I’d say any parent could imagine how he was feeling. He was arrested and spent two days in custody. Last week he was sentenced to two months in prison for the incident. His solicitor stated that the man pleaded guilty, apologised, was in fact a devout Christian and family man with two Irish born children and was extremely anxious at the time about his sick child. 

In court his religious minister spoke up for him. The judge asked her where she was from, stated that “people who are guests in Ireland should not be obstructing or causing hassle to gardaí and his friends should be told that as well” and gave him the two month sentence. 

Luckily the man was let out on bail pending an appeal. Two months in jail for obstructing the gardaí? Or was it for being an overwrought father with a sick child? Or for being a ‘guest of the nation’? Or for being an asylum seeker? Or for being black? Or in order to send a message to any ‘friends’ who may have been watching who might also be fathers, or guests, or asylum seekers or black.

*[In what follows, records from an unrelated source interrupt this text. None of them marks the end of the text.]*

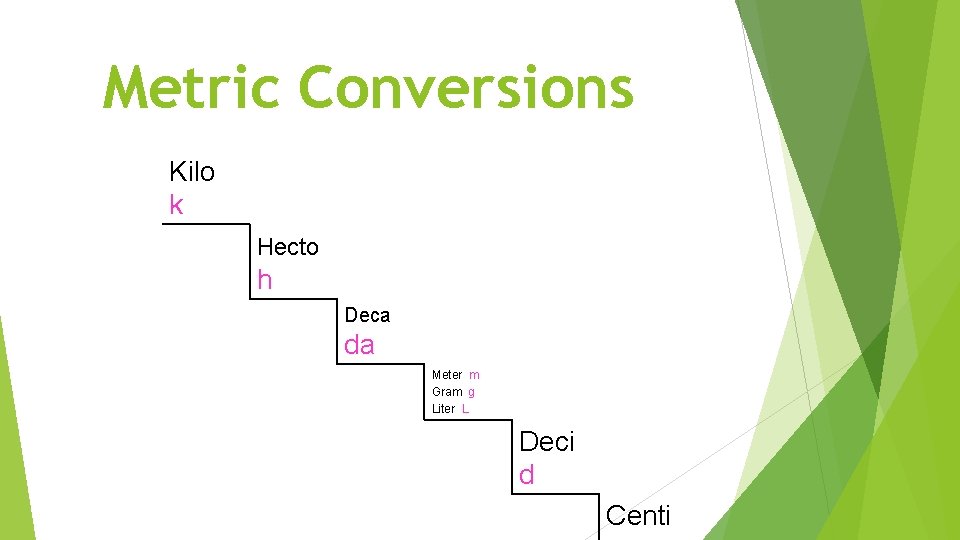 Metric Conversions

Kilo
k

Hecto
h

Deca
da

Meter m
Gram g
Liter L

Deci
d

Centi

I mean even Liam Lawlor, who cost the country millions, didn’t get two months.

Michael McDowell, the Minister for Justice (and I’m sorry but I cannot help laughing every time I write that), has responded to the increasing social friction and malaise in Irish life by the route so beloved of the short fat middle classes. He has got macho again. 

Instead of looking into the cultural and social direction that Ireland is taking, he has sanctioned garda use of beanbag ammunition, which is fired from a gun along with pepper sprays and aerosol devices. Beanbag ammunition has caused a number of deaths in the USA and the Irish Labour Party have accused McDowell of arming the gardai by the back door. 

Meanwhile a Dublin Hotel is hosting a major arms conference, which includes the firm that recently supplied millions of dollars worth of electro-shock guns to the US army in Iraq. That is just a manifestation of the free market so beloved by McDowell and co., where everything has its price and ethics has no place. 

Speakers at the event though include senior Garda representatives. Now won’t they be mixing with some unsavoury characters? In the same week that, God bless him, he hit planning problems with his luxury holiday home, McDowell was also described as seeing “inequality as an inevitable part of the society of incentives that Ireland has, thankfully, become.” Now we know what Margaret Thatcher would have looked like if she had gone bald.

Now all of this is fairly hard to take on a Sunday morning on top of a slight hangover and the promise of winter to come. You start to see why so many who left Ireland had feelings of real bitterness and distaste mixed up with their feelings of love for the country. 

It was far from the comforts of judges and Michael McDowell that they were reared. Then one last little item. The field where the first All-Ireland hurling final was played in Birr in Co Offaly 116 years ago is to be sold to make way for a Tesco supermarket. 

A British supermarket on the spot where they played the first hurling final as the GAA sought to define the fabric of Irish life. Thank God we have our independence.